→ Task set
**a)** In the memory-mapped file question, what error resulted from wrapping the mapped file with io.TextIOWrapper inside an io.BufferedRandom?
**b)** Write what follows the last sentence of the memory-mapped file question.

→ Passage provided
☆ ☆ ☆ ☆ ☆

问题
Memory mapped file is an efficient way for using regex or doing manipulation on large binary files.
In case I have a large text file (~1GB), is it possible to work with an encoding-aware mapped file?
Regex like [\u1234-\u5678]
won't work on bytes
objects and converting the pattern to unicode will not work either (as "[\u1234-\u5678]".encode("utf-32")
for example will not understand the range correctly).
Searching might work if I convert the search pattern from str
to bytes
using .encode()
but it's still somewhat limited and there should be a simpler way instead of decoding and encoding all day.
I have tried wrapping it with io.TextIOWrapper
inside an io.BufferedRandom
but to no avail:
AttributeError: 'mmap.mmap' object has no attribute 'seekable'
Creating a wrapper (using inheritance) and setting the methods seekable
, readable
and writable
to return True
did not work either.
Regarding encoding, a fixed length encoding like utf-32
, code-points or the lower BMP of utf-16
(if it's even possible referring just to that part) might be assumed.
Solution is welcome for any python version.

☆ ☆ ☆ ☆ ☆

→ Information supplied
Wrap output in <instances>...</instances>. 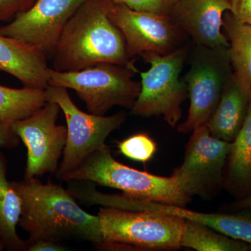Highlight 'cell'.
<instances>
[{"label":"cell","instance_id":"obj_9","mask_svg":"<svg viewBox=\"0 0 251 251\" xmlns=\"http://www.w3.org/2000/svg\"><path fill=\"white\" fill-rule=\"evenodd\" d=\"M232 143L215 138L206 125L192 132L184 161L173 172L176 183L190 198L211 199L224 188L225 171Z\"/></svg>","mask_w":251,"mask_h":251},{"label":"cell","instance_id":"obj_16","mask_svg":"<svg viewBox=\"0 0 251 251\" xmlns=\"http://www.w3.org/2000/svg\"><path fill=\"white\" fill-rule=\"evenodd\" d=\"M224 188L237 200L251 195V101L244 125L232 142Z\"/></svg>","mask_w":251,"mask_h":251},{"label":"cell","instance_id":"obj_18","mask_svg":"<svg viewBox=\"0 0 251 251\" xmlns=\"http://www.w3.org/2000/svg\"><path fill=\"white\" fill-rule=\"evenodd\" d=\"M223 27L229 41L234 75L251 94V24L239 21L227 11Z\"/></svg>","mask_w":251,"mask_h":251},{"label":"cell","instance_id":"obj_17","mask_svg":"<svg viewBox=\"0 0 251 251\" xmlns=\"http://www.w3.org/2000/svg\"><path fill=\"white\" fill-rule=\"evenodd\" d=\"M7 160L0 149V239L5 249L11 251H28L29 244L17 232L21 214V201L8 181Z\"/></svg>","mask_w":251,"mask_h":251},{"label":"cell","instance_id":"obj_4","mask_svg":"<svg viewBox=\"0 0 251 251\" xmlns=\"http://www.w3.org/2000/svg\"><path fill=\"white\" fill-rule=\"evenodd\" d=\"M103 242L100 250L179 249L185 219L150 211L103 206L99 211Z\"/></svg>","mask_w":251,"mask_h":251},{"label":"cell","instance_id":"obj_19","mask_svg":"<svg viewBox=\"0 0 251 251\" xmlns=\"http://www.w3.org/2000/svg\"><path fill=\"white\" fill-rule=\"evenodd\" d=\"M47 102L46 90L11 88L0 85V121L11 125L30 116Z\"/></svg>","mask_w":251,"mask_h":251},{"label":"cell","instance_id":"obj_21","mask_svg":"<svg viewBox=\"0 0 251 251\" xmlns=\"http://www.w3.org/2000/svg\"><path fill=\"white\" fill-rule=\"evenodd\" d=\"M120 152L133 161L147 163L156 153V144L145 133H138L128 137L118 144Z\"/></svg>","mask_w":251,"mask_h":251},{"label":"cell","instance_id":"obj_1","mask_svg":"<svg viewBox=\"0 0 251 251\" xmlns=\"http://www.w3.org/2000/svg\"><path fill=\"white\" fill-rule=\"evenodd\" d=\"M21 201L19 226L29 234L28 244L38 240L61 243L78 239L103 244L100 219L77 204L76 198L61 185L37 177L11 181Z\"/></svg>","mask_w":251,"mask_h":251},{"label":"cell","instance_id":"obj_24","mask_svg":"<svg viewBox=\"0 0 251 251\" xmlns=\"http://www.w3.org/2000/svg\"><path fill=\"white\" fill-rule=\"evenodd\" d=\"M231 13L243 23L251 24V0H227Z\"/></svg>","mask_w":251,"mask_h":251},{"label":"cell","instance_id":"obj_15","mask_svg":"<svg viewBox=\"0 0 251 251\" xmlns=\"http://www.w3.org/2000/svg\"><path fill=\"white\" fill-rule=\"evenodd\" d=\"M251 94L232 74L225 85L218 106L206 124L215 138L232 143L249 112Z\"/></svg>","mask_w":251,"mask_h":251},{"label":"cell","instance_id":"obj_13","mask_svg":"<svg viewBox=\"0 0 251 251\" xmlns=\"http://www.w3.org/2000/svg\"><path fill=\"white\" fill-rule=\"evenodd\" d=\"M229 11L227 0H179L170 18L194 45L229 46L221 27L225 13Z\"/></svg>","mask_w":251,"mask_h":251},{"label":"cell","instance_id":"obj_20","mask_svg":"<svg viewBox=\"0 0 251 251\" xmlns=\"http://www.w3.org/2000/svg\"><path fill=\"white\" fill-rule=\"evenodd\" d=\"M181 247L198 251H249L251 245L232 239L205 225L185 220Z\"/></svg>","mask_w":251,"mask_h":251},{"label":"cell","instance_id":"obj_6","mask_svg":"<svg viewBox=\"0 0 251 251\" xmlns=\"http://www.w3.org/2000/svg\"><path fill=\"white\" fill-rule=\"evenodd\" d=\"M187 44L167 54L144 52L140 57L150 67L140 72V92L130 113L135 116H162L175 128L182 117L181 104L188 97L186 82L180 79L189 54Z\"/></svg>","mask_w":251,"mask_h":251},{"label":"cell","instance_id":"obj_14","mask_svg":"<svg viewBox=\"0 0 251 251\" xmlns=\"http://www.w3.org/2000/svg\"><path fill=\"white\" fill-rule=\"evenodd\" d=\"M50 67L40 50L0 34V72L7 73L24 87L46 90Z\"/></svg>","mask_w":251,"mask_h":251},{"label":"cell","instance_id":"obj_26","mask_svg":"<svg viewBox=\"0 0 251 251\" xmlns=\"http://www.w3.org/2000/svg\"><path fill=\"white\" fill-rule=\"evenodd\" d=\"M67 248L61 243L49 240H38L31 243L28 248V251H64Z\"/></svg>","mask_w":251,"mask_h":251},{"label":"cell","instance_id":"obj_8","mask_svg":"<svg viewBox=\"0 0 251 251\" xmlns=\"http://www.w3.org/2000/svg\"><path fill=\"white\" fill-rule=\"evenodd\" d=\"M46 92L48 101L58 104L67 121V143L62 161L54 173L61 180L78 168L89 155L106 145L109 135L125 123L126 114L120 111L105 116L87 113L77 108L67 89L49 85Z\"/></svg>","mask_w":251,"mask_h":251},{"label":"cell","instance_id":"obj_27","mask_svg":"<svg viewBox=\"0 0 251 251\" xmlns=\"http://www.w3.org/2000/svg\"><path fill=\"white\" fill-rule=\"evenodd\" d=\"M248 208H251V195L242 199L237 200V202L233 204V209L237 211Z\"/></svg>","mask_w":251,"mask_h":251},{"label":"cell","instance_id":"obj_25","mask_svg":"<svg viewBox=\"0 0 251 251\" xmlns=\"http://www.w3.org/2000/svg\"><path fill=\"white\" fill-rule=\"evenodd\" d=\"M21 143L11 126L0 121V148L14 149Z\"/></svg>","mask_w":251,"mask_h":251},{"label":"cell","instance_id":"obj_5","mask_svg":"<svg viewBox=\"0 0 251 251\" xmlns=\"http://www.w3.org/2000/svg\"><path fill=\"white\" fill-rule=\"evenodd\" d=\"M139 71L135 64L99 63L77 72L49 69V85L71 89L85 103L90 113L105 115L115 106L131 109L140 92V82L133 80Z\"/></svg>","mask_w":251,"mask_h":251},{"label":"cell","instance_id":"obj_22","mask_svg":"<svg viewBox=\"0 0 251 251\" xmlns=\"http://www.w3.org/2000/svg\"><path fill=\"white\" fill-rule=\"evenodd\" d=\"M179 0H112L115 4H125L136 11H147L171 17Z\"/></svg>","mask_w":251,"mask_h":251},{"label":"cell","instance_id":"obj_11","mask_svg":"<svg viewBox=\"0 0 251 251\" xmlns=\"http://www.w3.org/2000/svg\"><path fill=\"white\" fill-rule=\"evenodd\" d=\"M108 17L123 34L130 58L148 52L169 54L186 44L187 36L168 16L112 1Z\"/></svg>","mask_w":251,"mask_h":251},{"label":"cell","instance_id":"obj_3","mask_svg":"<svg viewBox=\"0 0 251 251\" xmlns=\"http://www.w3.org/2000/svg\"><path fill=\"white\" fill-rule=\"evenodd\" d=\"M62 181L83 180L120 190L126 196L186 207L191 198L179 188L174 176H158L125 166L112 156L107 145L89 155Z\"/></svg>","mask_w":251,"mask_h":251},{"label":"cell","instance_id":"obj_2","mask_svg":"<svg viewBox=\"0 0 251 251\" xmlns=\"http://www.w3.org/2000/svg\"><path fill=\"white\" fill-rule=\"evenodd\" d=\"M112 0H86L68 21L52 52V69L77 72L99 63L135 64L121 31L108 17Z\"/></svg>","mask_w":251,"mask_h":251},{"label":"cell","instance_id":"obj_10","mask_svg":"<svg viewBox=\"0 0 251 251\" xmlns=\"http://www.w3.org/2000/svg\"><path fill=\"white\" fill-rule=\"evenodd\" d=\"M60 107L48 101L30 116L11 125V128L27 148L25 178L55 173L67 139V128L57 124Z\"/></svg>","mask_w":251,"mask_h":251},{"label":"cell","instance_id":"obj_23","mask_svg":"<svg viewBox=\"0 0 251 251\" xmlns=\"http://www.w3.org/2000/svg\"><path fill=\"white\" fill-rule=\"evenodd\" d=\"M36 0H0V22L9 23L30 9Z\"/></svg>","mask_w":251,"mask_h":251},{"label":"cell","instance_id":"obj_28","mask_svg":"<svg viewBox=\"0 0 251 251\" xmlns=\"http://www.w3.org/2000/svg\"><path fill=\"white\" fill-rule=\"evenodd\" d=\"M5 249L4 244H3L2 241L0 239V251H4Z\"/></svg>","mask_w":251,"mask_h":251},{"label":"cell","instance_id":"obj_12","mask_svg":"<svg viewBox=\"0 0 251 251\" xmlns=\"http://www.w3.org/2000/svg\"><path fill=\"white\" fill-rule=\"evenodd\" d=\"M86 0H36L25 12L0 27V34L52 56L63 29Z\"/></svg>","mask_w":251,"mask_h":251},{"label":"cell","instance_id":"obj_7","mask_svg":"<svg viewBox=\"0 0 251 251\" xmlns=\"http://www.w3.org/2000/svg\"><path fill=\"white\" fill-rule=\"evenodd\" d=\"M189 57V69L183 79L188 87L189 110L186 121L177 125L178 131L184 134L207 123L233 74L229 46L195 45Z\"/></svg>","mask_w":251,"mask_h":251}]
</instances>
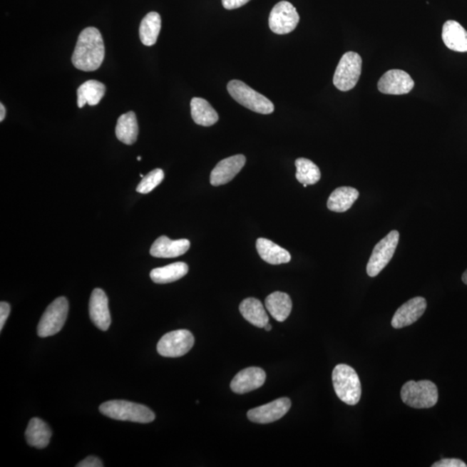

☆ ☆ ☆ ☆ ☆

→ Results
**a)** AttributeError: 'mmap.mmap' object has no attribute 'seekable'

**b)**
回答1:
You can't do this without essentially reinventing the wheel from scratch (writing all new versions of the re
module, the mmap
module, etc.), or writing extraordinarily complex regexes that can't use the niceties of stuff like true Unicode character ranges (you'd have an alternation between three different patterns to make [\u1234-\u5678]
, something like (?:\x12[\x34-\xff]|[\x13-\x55].|\x56[\x00-\x78])
).
Basically, re
patterns only work with str
, or work with bytes
-like objects (and you can't try to work around it with memoryview
s and casts, because re
still treats it as bytes, not larger types).
For simple searches, you could try using mmap.find after encoding the string to use for searching, but that's still prone to subtle bugs; for UCS-2 or UTF-32, you'd need to check that the return value from find
was aligned on a two or four byte boundary respectively to ensure you didn't mistake the end of one character and the beginning of the next for a completely different character. If the alignment test failed, you'd have to repeat the search with a start
offset of the last return value + 1 until you either got a hit or find
returned -1
. It's just not a reasonable thing to do in the general case.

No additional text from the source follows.